My Russian came in very handy when asking about how to get to the center of Minsk. There are several mini buses that will take you to a central bus terminal. We got on one, paid 4 Belorussian rubles (2 USD) pp and made it to Minsk!
We were so tired but we did what we could. We freshened up at our Airbnb (Minsk city center costs $27 a night) and checked out the restaurant Talaka (~$18 for lots of food and beer pp) which was recommended to us by our host. The food was delicious!
We walked off our full stomachs to explore the sights.
We saw what we could with the time we had at Minsk. It was definitely a bumpy ride on our way there. Our experience to Minsk emphasizes the fact to always have emergency funds planed in your budget when traveling. Regardless of the travel experience that you may have, laws and rules are always changing. Do your best on staying up-to-date on where you are traveling to and don’t fret when you face a road block. Remember, there’s always a way to get where you want to go!
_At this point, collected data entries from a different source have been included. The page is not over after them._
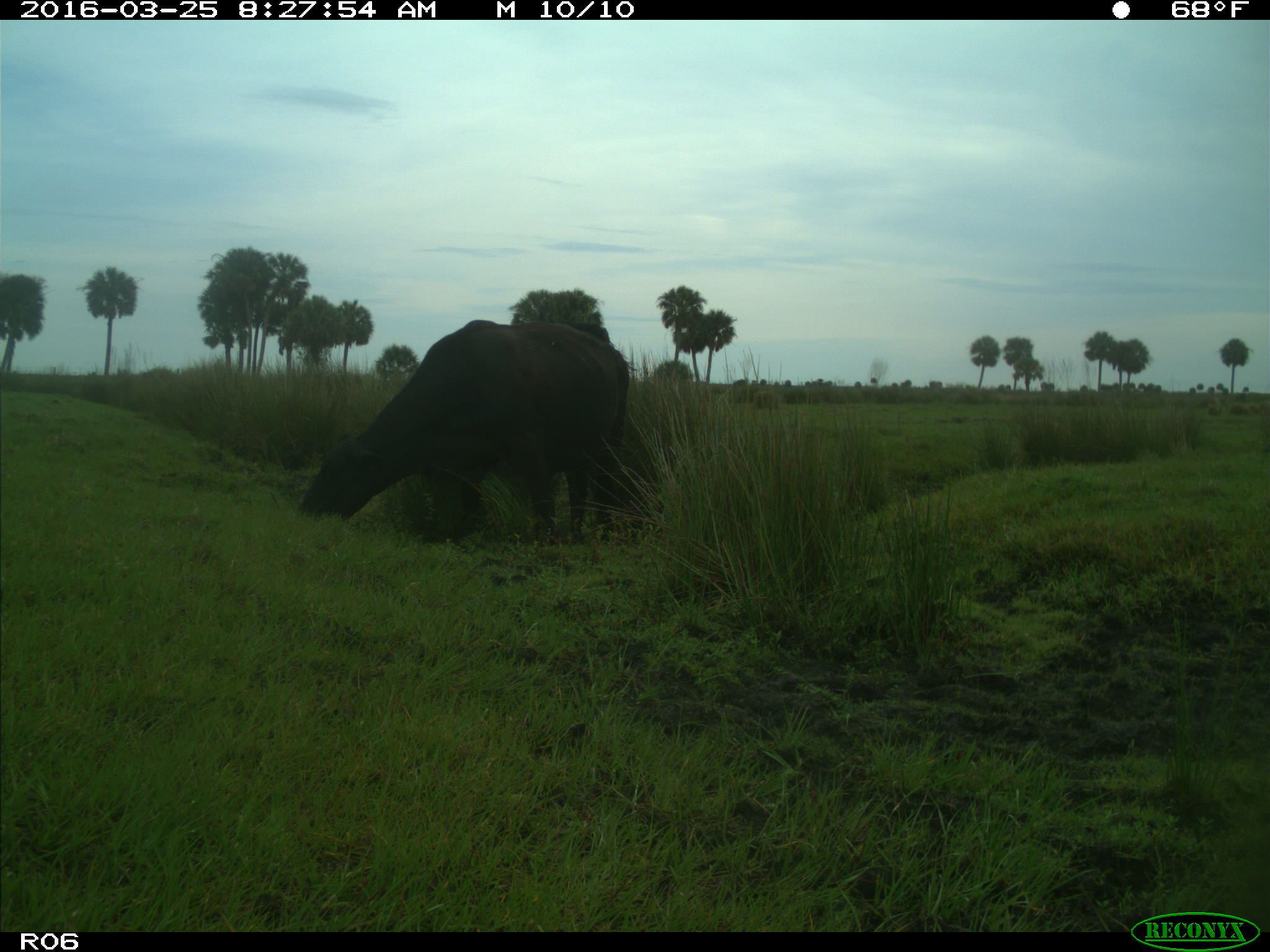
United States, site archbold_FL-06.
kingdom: Animalia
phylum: Chordata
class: Mammalia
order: Artiodactyla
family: Bovidae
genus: Bos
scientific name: Bos taurus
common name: domestic cow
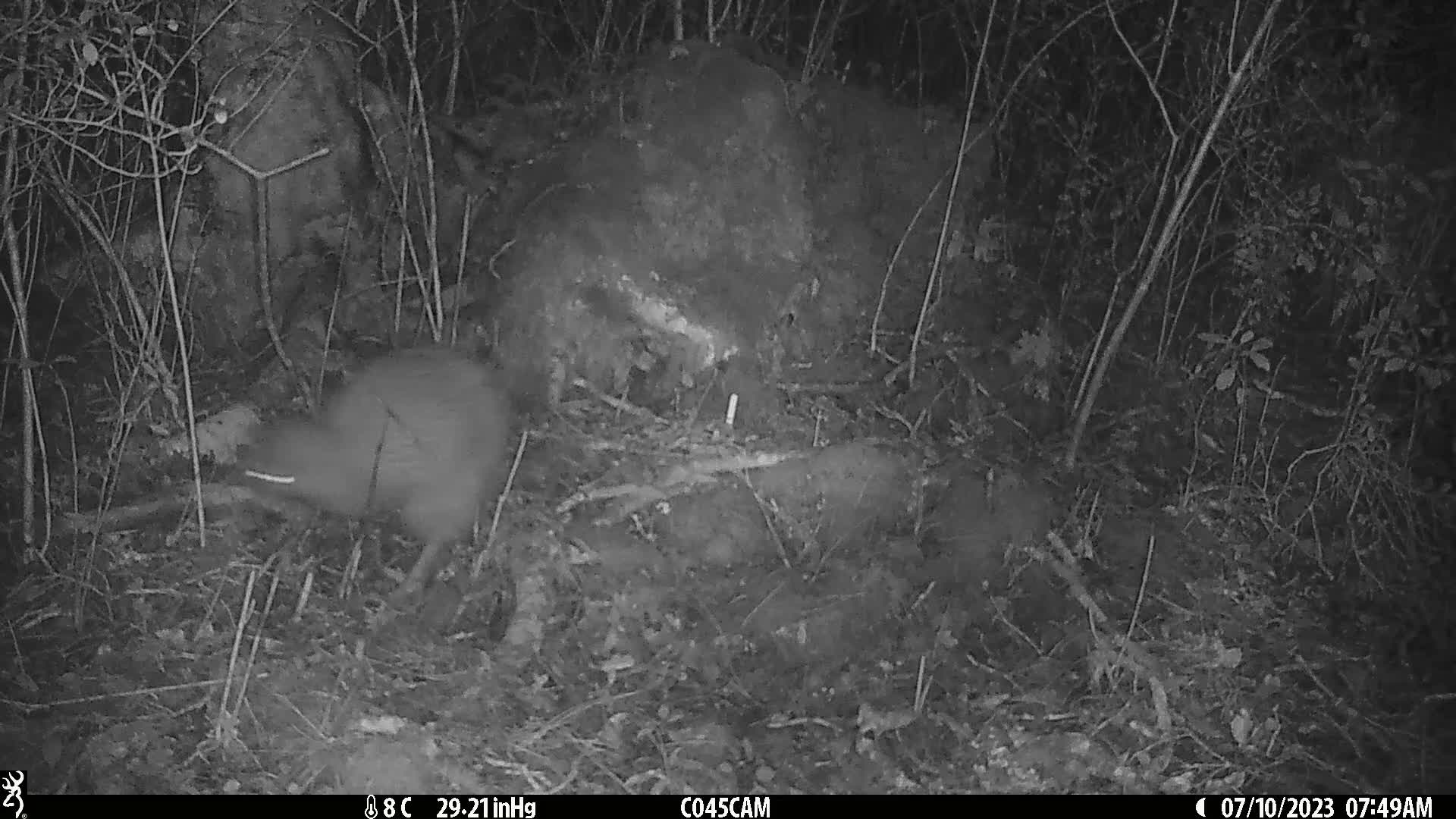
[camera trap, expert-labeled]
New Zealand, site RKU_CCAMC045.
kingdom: Animalia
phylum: Chordata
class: Aves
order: Apterygiformes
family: Apterygidae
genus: Apteryx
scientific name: Apteryx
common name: kiwi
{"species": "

Total Cost: $1,742 (SRB: $876; YA: $867)
Probably the most expensive day of my life! The total costs are extremely high for two main reasons: (1) The flight from Ulaanbaatar to Minsk is included at $509 pp (2) The additional tickets from Moscow to Kiev and Kiev to Minsk are also included at $293 pp. Total in airfare was $785!
Her Budget (43.09% LTD)
Our 2 day trip became a 1 day trip and we got hit very hard. The additional cost of $293 for her flights from Moscow to Kiev and then from Kiev to Minsk really messed up her budget. 93% of her total expenses for Minsk was from airfare alone! While technically still under budget, the 5.78% increase to her overall budget, leaving her at 43.09% LTD, still hurts.
Our Progress (57.14%)
This was a pin we really had to work for! Crossing off another city and preparing for the next one!
Like I mentioned early, it was a tough journey getting to Minsk. We were really tired but we pushed through and made it!